> _Work required_
Scan the entries for lines containing the string "burst". Reply with how many there are, and nothing else.

> _Recorded data_
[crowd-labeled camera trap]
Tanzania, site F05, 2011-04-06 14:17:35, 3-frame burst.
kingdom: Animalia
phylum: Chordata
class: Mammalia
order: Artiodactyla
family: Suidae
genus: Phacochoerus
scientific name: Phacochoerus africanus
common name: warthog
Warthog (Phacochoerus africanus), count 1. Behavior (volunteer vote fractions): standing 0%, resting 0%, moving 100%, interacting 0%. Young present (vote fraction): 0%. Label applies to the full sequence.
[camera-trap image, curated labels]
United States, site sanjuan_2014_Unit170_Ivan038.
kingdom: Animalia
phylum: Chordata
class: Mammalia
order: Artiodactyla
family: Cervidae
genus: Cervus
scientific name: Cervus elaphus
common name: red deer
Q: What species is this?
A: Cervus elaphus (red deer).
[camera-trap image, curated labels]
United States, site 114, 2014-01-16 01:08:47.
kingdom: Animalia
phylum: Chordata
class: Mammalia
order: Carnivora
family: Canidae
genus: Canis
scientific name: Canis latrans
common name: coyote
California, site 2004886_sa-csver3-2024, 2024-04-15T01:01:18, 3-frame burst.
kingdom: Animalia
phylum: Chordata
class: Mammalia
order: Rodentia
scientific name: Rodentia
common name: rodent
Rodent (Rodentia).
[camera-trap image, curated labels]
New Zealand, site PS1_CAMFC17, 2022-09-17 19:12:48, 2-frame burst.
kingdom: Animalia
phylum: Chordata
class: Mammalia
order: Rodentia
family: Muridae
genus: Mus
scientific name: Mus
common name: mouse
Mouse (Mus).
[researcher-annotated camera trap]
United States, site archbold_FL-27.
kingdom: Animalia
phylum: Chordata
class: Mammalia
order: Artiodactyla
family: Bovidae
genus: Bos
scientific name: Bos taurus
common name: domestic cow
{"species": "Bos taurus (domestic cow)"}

> _Response_
3